Of the three, Mathis is a strong option for conservative Republicans. Described as a Tea Party activist, he underscored his commitment to the right wing when he campaigned for Sen. Ted Cruz, R-Texas, last year. Palmer, meanwhile, is a frequent speaker at Tea Party events in Alabama.
Realizing he might have Tea Party opposition, Brooke stressed unity and, while he said he did not think “the rift (in the GOP) is that serious,” he felt confident he “could bridge that gap.”
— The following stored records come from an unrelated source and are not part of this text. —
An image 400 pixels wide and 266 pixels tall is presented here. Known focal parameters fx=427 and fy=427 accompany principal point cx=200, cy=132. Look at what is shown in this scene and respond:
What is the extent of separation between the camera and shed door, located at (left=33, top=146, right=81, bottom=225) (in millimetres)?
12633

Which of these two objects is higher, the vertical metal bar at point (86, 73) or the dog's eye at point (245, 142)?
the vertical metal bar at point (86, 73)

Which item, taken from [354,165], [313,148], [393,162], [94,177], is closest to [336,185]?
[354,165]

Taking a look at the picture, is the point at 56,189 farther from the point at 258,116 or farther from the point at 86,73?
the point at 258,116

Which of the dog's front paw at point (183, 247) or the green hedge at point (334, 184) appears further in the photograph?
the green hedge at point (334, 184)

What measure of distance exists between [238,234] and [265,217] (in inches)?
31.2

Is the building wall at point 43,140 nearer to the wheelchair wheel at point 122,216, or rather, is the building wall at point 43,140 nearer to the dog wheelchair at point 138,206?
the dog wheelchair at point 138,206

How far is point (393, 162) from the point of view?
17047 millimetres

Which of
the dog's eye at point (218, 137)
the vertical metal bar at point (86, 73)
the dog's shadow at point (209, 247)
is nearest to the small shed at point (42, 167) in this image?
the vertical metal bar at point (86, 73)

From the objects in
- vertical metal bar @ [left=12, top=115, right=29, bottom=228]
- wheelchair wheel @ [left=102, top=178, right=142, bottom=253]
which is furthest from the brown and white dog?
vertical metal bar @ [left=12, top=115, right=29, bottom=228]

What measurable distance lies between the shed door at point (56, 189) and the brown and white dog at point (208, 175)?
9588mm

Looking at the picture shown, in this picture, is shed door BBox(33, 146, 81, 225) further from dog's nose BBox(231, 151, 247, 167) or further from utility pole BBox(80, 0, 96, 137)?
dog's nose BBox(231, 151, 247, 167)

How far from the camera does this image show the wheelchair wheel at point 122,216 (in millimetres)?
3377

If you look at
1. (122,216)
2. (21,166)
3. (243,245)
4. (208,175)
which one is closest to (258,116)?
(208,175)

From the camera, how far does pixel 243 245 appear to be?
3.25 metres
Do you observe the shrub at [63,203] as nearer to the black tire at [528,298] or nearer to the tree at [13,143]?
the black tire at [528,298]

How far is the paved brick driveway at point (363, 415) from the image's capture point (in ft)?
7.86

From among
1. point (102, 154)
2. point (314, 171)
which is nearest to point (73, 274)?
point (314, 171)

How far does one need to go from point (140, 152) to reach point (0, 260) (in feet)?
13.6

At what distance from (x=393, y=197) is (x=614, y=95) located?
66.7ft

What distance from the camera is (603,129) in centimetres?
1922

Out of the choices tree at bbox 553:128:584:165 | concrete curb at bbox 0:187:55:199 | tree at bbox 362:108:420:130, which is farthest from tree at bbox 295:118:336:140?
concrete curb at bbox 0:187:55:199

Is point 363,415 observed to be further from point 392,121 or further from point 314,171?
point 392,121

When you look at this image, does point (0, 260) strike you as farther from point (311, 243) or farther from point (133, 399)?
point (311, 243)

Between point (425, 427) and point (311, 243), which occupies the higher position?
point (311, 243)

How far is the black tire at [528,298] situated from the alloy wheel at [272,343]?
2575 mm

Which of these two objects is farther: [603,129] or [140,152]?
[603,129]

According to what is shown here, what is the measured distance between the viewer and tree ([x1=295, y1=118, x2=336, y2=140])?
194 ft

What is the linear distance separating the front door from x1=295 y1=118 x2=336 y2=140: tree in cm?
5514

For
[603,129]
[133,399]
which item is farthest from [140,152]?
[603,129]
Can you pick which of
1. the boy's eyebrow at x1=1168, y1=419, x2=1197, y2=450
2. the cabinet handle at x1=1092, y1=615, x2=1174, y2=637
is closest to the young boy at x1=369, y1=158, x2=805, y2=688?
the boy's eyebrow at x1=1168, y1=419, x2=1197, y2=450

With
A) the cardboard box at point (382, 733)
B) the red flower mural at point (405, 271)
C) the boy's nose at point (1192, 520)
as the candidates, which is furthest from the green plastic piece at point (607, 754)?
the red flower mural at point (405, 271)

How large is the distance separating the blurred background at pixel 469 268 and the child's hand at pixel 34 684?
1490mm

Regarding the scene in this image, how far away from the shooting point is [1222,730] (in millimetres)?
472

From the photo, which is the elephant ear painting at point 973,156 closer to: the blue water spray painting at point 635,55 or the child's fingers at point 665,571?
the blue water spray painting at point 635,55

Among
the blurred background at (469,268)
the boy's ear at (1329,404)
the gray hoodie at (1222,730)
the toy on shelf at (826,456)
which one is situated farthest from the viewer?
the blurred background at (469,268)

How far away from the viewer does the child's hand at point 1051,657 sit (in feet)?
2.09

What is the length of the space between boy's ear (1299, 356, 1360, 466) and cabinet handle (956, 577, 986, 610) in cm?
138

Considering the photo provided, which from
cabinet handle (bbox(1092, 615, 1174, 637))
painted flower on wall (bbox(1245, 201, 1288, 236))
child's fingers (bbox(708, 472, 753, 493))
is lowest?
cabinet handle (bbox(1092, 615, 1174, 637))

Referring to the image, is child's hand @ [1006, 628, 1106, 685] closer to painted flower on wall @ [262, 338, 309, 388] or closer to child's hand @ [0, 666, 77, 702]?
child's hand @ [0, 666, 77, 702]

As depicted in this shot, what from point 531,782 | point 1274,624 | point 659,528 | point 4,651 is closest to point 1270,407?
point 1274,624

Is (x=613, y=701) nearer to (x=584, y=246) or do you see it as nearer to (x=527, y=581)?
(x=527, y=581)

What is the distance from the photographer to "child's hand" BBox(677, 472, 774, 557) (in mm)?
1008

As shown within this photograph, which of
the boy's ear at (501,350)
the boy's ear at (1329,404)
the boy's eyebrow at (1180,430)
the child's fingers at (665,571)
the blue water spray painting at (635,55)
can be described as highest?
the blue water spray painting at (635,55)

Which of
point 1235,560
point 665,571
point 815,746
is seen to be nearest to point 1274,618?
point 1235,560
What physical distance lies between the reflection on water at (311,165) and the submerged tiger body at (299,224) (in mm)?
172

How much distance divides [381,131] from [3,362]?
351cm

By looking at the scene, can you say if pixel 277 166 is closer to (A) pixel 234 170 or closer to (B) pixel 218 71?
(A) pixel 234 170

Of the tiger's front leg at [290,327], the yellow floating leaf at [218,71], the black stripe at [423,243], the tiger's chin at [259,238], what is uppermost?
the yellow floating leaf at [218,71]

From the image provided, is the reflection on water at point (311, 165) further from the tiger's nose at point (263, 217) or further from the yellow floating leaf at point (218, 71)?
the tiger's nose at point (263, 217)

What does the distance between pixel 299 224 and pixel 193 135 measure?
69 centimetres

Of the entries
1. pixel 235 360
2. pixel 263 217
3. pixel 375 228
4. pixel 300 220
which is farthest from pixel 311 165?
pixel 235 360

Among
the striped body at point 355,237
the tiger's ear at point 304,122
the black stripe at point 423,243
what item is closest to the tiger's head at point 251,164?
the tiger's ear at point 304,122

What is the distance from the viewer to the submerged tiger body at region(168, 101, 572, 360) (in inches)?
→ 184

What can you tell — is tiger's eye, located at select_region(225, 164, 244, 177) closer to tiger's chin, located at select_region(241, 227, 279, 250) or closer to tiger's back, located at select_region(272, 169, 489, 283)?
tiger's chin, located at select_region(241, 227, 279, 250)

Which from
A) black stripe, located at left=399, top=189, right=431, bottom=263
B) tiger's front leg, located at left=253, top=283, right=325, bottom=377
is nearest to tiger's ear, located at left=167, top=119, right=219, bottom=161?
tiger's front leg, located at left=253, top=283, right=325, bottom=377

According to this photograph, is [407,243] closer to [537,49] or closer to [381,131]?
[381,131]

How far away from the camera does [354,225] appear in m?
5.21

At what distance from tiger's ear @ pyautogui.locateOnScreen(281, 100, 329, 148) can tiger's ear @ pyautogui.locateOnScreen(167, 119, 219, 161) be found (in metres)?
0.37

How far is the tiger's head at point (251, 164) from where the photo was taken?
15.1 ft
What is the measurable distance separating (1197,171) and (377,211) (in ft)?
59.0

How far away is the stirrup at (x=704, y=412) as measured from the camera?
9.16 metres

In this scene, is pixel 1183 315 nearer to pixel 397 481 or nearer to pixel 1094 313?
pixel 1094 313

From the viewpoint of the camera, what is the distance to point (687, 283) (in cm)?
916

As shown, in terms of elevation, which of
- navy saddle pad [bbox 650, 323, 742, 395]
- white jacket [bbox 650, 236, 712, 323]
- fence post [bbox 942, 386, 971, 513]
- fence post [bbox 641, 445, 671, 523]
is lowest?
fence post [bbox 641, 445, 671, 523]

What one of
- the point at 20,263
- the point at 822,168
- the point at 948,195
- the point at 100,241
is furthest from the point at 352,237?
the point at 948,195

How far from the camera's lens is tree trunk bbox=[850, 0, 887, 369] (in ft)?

One place there is unity is the message all the candidates are putting out. To the man they are against Obamacare, opposed to intrusive government, and want to cut spending and balance the budget.
However, because they all want the same thing, the key to getting elected will be to convince voters that they are best qualified (or their opponents are less qualified) to get the job done. When issues are not the issue, personal traits, accomplishments and associations are pushed to the forefront. That is when a campaign can get nasty.
Maybe Alabama’s 6th congressional district candidates can avoid this. The 1st congressional district candidates certainly didn’t.